COWSHED

Tuesday 15 March 2011

one from the archives

I'm a little lacking in blogging momentum this week. My computer is so full that I can't add any more photos for fear of it dying. My hormones have gone crazy again, work is extremely busy/stressful and I feel like going to bed the moment I step through the front door. For some reason though, I was looking for something I wrote on my old blog and I came across this instead. Way back when, I used to write as Little Miss Rachel. Seems I just witter on about the same old things, as even back in 2009 I was pondering ideas in relation to being a women and having children. (ignore the fact that the links probably are too old to work and that this was written in 2009)

"have a baby... it's so much more fulfilling than writing..." (Fear of Flying)

"I have been re-reading Erica Jong's Fear of Flying this weekend in preparation for tonight's book club meeting. I haven't finished it yet but the above line is spoken/shouted to the narrator by her older sister during an argument at their parents house, an event which the narrator is recalling as she muses on why she is not deliberately getting pregnant.

I then was reading the Observer Woman's magazine which is not something I usually read (M prefers the Guardian and I prefer The Times but he won) when I came across two articles, one by Rachel Cooke "...conversations I have had in which the majority of the other female's sentences began with the words: "When you have a baby..." (which I felt echoed the narrator's questioning of her sister's superior complex as a Mother in Fear of Flying) and one by Polly Vernon (defending her choice to not have/ not want children - which you would rarely see a man do).

Both were badly written/researched and left me wondering why these articles had been written. Sadly Cooke referenced the infernalAlpha Mummy blog which meant that the rather irritating Jennifer Howze picked up the story and re-published it leading to the never-ending flood of commenters struggling to justify themselves and define their positions as mothers, mostly by being exceedingly rude against any one who had made a different choice leading one poster, Expat Mum (blogger), to question "Why, I keep asking myself, must women justify their own choices by slagging everyone else off?". Indeed, even bloggers who I actually read (and respect) like Potty Mummy seemed to imply that tasks one completed as a Mother were far more important than anyone else's:

"And whilst I'm on the subject, where are all the articles written by mothers on how their childless friends are incredibly boring, self centred, obsessed by shoes and living in their own me-me-me sitcom world? Oh, I know... There aren't any. Because we know there are two sides to every story, that it never pays to generalise - and of course we are far too busy cleaning up puke and wee to get round to it". Potty Mother.

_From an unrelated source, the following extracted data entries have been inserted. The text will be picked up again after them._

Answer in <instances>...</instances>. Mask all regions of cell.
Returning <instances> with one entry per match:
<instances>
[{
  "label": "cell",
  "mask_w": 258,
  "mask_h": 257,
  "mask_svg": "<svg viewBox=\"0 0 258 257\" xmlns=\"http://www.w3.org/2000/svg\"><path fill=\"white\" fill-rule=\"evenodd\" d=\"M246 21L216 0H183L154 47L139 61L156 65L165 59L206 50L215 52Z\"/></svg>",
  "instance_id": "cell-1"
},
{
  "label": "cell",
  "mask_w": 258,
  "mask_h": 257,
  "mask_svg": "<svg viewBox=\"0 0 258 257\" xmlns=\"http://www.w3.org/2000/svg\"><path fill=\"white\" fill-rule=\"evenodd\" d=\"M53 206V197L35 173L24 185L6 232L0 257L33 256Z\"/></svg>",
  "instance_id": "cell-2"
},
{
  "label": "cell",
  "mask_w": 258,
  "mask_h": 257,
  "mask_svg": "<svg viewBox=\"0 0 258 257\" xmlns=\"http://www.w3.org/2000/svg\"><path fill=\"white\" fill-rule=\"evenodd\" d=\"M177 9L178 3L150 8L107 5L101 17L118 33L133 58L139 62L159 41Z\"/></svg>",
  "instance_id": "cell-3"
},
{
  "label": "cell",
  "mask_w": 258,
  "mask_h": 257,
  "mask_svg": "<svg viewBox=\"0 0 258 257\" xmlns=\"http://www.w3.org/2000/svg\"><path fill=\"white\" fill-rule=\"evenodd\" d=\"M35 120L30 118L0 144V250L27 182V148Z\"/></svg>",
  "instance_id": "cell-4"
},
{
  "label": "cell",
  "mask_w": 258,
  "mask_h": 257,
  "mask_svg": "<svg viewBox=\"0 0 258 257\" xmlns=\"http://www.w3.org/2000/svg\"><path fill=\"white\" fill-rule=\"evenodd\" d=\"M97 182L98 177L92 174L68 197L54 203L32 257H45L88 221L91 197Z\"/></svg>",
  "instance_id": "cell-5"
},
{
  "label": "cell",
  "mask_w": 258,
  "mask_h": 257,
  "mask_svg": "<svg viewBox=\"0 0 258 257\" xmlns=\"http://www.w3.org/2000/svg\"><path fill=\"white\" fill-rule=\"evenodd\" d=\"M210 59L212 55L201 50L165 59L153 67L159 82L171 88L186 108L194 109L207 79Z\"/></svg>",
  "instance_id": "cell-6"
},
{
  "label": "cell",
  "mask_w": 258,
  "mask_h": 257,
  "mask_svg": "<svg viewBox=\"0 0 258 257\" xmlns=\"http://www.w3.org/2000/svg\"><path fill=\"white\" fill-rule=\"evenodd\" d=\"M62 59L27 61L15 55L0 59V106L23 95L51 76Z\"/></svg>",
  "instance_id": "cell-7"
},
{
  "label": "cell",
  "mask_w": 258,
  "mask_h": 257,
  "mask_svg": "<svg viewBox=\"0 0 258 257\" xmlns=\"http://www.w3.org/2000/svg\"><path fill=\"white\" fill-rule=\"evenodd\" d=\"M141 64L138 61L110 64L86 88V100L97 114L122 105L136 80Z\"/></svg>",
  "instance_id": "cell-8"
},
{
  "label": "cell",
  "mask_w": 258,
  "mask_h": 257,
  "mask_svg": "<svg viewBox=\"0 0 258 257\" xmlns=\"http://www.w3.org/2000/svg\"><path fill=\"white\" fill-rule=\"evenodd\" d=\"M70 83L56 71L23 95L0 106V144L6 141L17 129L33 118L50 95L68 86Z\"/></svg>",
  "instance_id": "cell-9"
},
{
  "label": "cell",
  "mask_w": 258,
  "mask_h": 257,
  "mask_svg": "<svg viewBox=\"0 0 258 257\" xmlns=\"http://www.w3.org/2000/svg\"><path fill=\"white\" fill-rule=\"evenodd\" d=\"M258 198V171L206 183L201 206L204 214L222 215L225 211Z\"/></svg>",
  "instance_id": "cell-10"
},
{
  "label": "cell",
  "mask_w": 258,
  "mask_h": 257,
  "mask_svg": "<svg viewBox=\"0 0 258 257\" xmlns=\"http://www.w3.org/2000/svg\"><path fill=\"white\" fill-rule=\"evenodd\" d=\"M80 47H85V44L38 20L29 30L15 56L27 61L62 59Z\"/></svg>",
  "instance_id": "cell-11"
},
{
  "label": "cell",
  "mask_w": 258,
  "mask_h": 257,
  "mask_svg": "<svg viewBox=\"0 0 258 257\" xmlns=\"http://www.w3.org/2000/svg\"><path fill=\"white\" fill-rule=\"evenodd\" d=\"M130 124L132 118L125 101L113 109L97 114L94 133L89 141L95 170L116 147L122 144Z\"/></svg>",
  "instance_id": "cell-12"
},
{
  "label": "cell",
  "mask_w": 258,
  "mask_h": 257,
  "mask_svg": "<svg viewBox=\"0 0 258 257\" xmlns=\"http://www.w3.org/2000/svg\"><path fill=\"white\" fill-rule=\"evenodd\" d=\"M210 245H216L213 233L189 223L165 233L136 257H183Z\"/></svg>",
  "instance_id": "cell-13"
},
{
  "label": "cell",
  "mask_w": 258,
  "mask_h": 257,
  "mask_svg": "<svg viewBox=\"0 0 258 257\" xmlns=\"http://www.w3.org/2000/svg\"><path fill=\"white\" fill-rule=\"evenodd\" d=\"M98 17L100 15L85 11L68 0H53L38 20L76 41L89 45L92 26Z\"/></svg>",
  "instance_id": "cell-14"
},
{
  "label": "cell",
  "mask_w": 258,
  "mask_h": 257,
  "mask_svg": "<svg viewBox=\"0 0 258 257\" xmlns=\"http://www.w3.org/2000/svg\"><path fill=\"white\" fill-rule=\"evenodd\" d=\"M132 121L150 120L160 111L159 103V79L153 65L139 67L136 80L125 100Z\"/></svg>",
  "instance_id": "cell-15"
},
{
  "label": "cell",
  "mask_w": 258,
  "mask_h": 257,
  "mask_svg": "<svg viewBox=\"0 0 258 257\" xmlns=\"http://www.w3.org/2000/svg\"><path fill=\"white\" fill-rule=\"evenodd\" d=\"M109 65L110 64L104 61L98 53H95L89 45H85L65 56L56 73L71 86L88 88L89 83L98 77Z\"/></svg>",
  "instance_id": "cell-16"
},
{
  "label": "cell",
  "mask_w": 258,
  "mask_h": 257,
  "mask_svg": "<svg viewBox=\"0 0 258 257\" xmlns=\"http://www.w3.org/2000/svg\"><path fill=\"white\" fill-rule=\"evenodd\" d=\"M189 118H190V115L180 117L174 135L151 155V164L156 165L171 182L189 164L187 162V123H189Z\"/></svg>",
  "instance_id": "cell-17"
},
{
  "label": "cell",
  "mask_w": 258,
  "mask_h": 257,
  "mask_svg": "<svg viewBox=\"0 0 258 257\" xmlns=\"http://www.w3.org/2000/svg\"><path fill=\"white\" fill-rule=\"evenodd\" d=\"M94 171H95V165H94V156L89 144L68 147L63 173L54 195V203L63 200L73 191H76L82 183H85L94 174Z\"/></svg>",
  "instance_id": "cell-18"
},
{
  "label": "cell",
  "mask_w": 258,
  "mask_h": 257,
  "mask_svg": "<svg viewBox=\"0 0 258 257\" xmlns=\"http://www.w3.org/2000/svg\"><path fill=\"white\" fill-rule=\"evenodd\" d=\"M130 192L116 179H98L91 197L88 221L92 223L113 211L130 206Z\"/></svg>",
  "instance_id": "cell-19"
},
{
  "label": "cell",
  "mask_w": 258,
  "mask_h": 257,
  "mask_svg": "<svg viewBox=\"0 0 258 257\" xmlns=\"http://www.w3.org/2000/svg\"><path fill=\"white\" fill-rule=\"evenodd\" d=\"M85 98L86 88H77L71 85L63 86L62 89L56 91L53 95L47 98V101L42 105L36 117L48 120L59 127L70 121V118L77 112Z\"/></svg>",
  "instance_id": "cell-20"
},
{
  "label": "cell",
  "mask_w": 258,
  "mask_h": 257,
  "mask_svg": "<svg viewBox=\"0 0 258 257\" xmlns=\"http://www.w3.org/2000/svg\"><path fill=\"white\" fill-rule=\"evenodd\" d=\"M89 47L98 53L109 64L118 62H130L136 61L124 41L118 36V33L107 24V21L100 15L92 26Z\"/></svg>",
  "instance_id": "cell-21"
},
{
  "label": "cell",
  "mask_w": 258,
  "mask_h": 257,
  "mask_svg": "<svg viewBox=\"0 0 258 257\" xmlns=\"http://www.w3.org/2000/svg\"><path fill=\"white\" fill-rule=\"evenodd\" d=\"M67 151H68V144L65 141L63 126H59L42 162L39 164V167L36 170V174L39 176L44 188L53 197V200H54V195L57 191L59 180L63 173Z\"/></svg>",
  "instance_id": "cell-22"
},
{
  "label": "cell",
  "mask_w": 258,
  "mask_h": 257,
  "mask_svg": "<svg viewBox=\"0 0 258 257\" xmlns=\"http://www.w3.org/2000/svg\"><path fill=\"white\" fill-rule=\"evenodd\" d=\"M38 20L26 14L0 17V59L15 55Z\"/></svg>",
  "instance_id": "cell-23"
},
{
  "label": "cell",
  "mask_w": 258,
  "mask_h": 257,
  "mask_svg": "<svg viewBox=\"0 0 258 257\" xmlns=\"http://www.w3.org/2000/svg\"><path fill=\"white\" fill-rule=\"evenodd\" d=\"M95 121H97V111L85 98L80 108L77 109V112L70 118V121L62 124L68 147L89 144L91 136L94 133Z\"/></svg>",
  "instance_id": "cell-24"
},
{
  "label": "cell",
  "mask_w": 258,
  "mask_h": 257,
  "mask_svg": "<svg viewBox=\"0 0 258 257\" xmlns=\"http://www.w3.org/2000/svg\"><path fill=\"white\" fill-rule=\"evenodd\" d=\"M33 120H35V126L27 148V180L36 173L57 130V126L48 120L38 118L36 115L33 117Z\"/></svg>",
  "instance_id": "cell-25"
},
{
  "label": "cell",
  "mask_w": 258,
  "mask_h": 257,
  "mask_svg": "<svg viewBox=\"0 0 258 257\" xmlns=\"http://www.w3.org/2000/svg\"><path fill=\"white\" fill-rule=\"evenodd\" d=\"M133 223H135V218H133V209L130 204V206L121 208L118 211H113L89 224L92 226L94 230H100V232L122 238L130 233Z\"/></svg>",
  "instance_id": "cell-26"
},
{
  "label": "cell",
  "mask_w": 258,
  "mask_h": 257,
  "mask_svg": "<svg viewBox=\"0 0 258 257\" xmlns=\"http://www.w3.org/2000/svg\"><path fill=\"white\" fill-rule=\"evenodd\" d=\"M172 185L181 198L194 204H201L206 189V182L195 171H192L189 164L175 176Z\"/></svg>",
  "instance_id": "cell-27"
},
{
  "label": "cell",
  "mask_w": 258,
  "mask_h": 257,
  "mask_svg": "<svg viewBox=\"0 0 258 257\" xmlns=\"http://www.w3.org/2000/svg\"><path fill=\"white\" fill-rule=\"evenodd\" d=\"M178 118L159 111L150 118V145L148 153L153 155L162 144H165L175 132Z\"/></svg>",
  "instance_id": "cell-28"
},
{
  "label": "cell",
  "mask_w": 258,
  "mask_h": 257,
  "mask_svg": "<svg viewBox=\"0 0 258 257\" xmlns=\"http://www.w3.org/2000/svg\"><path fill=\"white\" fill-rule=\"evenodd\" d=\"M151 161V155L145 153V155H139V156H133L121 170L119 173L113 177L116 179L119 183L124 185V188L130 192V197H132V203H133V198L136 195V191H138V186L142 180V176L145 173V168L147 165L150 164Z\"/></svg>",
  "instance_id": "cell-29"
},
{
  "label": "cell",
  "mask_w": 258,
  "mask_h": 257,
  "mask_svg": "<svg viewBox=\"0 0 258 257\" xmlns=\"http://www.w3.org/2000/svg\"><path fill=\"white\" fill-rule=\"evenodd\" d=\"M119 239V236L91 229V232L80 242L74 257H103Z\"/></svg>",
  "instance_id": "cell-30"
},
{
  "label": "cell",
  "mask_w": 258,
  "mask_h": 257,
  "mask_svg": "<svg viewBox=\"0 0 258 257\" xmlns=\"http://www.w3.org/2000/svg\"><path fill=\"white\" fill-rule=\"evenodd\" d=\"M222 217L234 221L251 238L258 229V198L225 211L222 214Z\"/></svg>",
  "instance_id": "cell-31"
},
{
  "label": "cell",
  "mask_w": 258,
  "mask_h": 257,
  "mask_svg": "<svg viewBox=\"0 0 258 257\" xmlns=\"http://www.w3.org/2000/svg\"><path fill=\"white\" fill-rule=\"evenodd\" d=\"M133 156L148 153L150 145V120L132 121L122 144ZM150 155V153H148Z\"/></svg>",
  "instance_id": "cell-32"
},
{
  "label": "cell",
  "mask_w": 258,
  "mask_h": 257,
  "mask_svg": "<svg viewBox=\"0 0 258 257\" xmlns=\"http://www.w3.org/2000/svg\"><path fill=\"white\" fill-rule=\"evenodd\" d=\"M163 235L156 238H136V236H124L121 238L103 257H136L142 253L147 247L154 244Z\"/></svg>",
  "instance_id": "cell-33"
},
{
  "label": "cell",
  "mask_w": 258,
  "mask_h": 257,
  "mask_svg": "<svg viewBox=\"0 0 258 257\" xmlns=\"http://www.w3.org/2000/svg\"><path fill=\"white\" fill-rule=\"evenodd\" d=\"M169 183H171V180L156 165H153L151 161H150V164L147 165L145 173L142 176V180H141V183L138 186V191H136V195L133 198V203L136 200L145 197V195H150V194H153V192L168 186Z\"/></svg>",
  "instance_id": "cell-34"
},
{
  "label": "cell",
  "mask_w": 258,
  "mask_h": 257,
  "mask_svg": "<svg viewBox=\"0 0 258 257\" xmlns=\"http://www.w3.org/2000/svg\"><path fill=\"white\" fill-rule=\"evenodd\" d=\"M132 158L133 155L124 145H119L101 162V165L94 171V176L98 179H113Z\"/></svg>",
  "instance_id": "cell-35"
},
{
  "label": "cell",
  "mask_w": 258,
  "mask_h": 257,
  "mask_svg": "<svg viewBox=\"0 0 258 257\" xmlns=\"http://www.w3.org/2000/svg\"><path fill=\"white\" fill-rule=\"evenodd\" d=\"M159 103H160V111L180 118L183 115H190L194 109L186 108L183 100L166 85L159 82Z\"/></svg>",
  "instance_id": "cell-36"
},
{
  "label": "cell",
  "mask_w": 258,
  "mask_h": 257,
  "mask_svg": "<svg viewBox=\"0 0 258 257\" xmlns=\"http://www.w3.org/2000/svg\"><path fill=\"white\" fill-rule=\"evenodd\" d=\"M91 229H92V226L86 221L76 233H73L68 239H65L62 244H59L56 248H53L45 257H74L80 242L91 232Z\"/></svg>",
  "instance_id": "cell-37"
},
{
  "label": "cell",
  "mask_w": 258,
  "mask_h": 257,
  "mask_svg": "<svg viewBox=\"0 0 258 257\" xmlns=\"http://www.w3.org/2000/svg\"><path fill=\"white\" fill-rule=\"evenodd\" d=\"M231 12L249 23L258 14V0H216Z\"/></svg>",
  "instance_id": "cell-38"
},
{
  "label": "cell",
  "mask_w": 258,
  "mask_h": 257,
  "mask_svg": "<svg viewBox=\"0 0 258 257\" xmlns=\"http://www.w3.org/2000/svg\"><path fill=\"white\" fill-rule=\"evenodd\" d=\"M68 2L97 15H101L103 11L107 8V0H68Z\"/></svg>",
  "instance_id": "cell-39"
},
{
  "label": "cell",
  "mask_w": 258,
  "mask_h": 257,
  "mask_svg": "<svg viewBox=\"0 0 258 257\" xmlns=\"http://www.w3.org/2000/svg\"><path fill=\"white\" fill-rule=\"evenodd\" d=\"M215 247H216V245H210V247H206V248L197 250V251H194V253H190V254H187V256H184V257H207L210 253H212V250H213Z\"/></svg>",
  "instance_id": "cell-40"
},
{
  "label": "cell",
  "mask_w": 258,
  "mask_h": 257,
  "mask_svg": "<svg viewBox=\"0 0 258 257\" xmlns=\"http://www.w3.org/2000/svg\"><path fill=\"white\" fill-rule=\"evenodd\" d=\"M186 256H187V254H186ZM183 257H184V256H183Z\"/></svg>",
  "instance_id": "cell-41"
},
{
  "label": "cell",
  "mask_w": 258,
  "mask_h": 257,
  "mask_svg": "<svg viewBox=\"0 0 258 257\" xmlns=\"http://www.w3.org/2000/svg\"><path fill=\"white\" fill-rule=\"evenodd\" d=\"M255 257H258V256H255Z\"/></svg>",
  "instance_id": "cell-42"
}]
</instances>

As I am just four months away from getting married and potentially beginning the years when I decide whether or not to have a family, this topic niggled. On the one hand I am hoping to have children but I do not think that having children is necessarily more fulfilling for every woman than not having them. I do not doubt that for some people having children gives them meaning that they would otherwise lack, but others, I would argue, have meaningful lives regardless of whether or not they are able to procreate. It makes me so cross, this superior attitude that some women seem to show once they become mothers.

Last night, M and I were watching 90210. In one scene, the headmaster's son bashed his car into another boy's. Words were exchanged, a quote was obtained, the money was paid back and the two lads ended the transaction by the maimed car owner inviting the payee to a basketball game. This conversation was watched by a girl who at some point in the past had been betrayed by her then best-friend in relation to something to do with divorced parents and the then-best-friend telling everyone. The two girls had not spoken since and both were still clearly affected by the situation some years later. She expressed her surprise at the lads' ability to sort things out and he in turn expressed his at girls' abilities to hold grudges. He had a point.

Even in seemingly superficial and shallow shows such as 902010 and Sex & the city these issues are being raised. Do we as girls define ourselves only in context of how we are in relation to each other? Can something only be good if we make out that girls not making this choice are somehow wrong or bad? Why do those who are mothers act superior to those without children, even going so far as to infer that those without will only understand when they have children? (Quote: SATC - Carrie "but you used to buy Manolos" Kyra "that was before I had a real life" or something similar). We need journalists who encourage us to celebrate our own individual choices and to be happy and non-judgemental for those who make their choice which differs from our own. Not articles like those by Cooke & Vernon who perpetuate the circle of 'my choice is better than yours'.

The narrator in Fear of Flying considers what it means to be defined as a women and whether or not the bearing children is an intrinsic part of being a woman. Actually, her main consideration is freedom, as a woman, and for me that includes a choice whether or not to have children. Yet I think it is worth considering how the construct of femininity sits against the choice not to have a child. Just as there are many who would argue that adolescence is a male construct and question whether is it possible to conform to the ideals of femininity and adolescence, what are those who state that women are only fulfilled when they have children doing? Is it too far to state that it seems these women define being a women by being a mother and that by implication that if you are not a mother you struggle to be a woman?"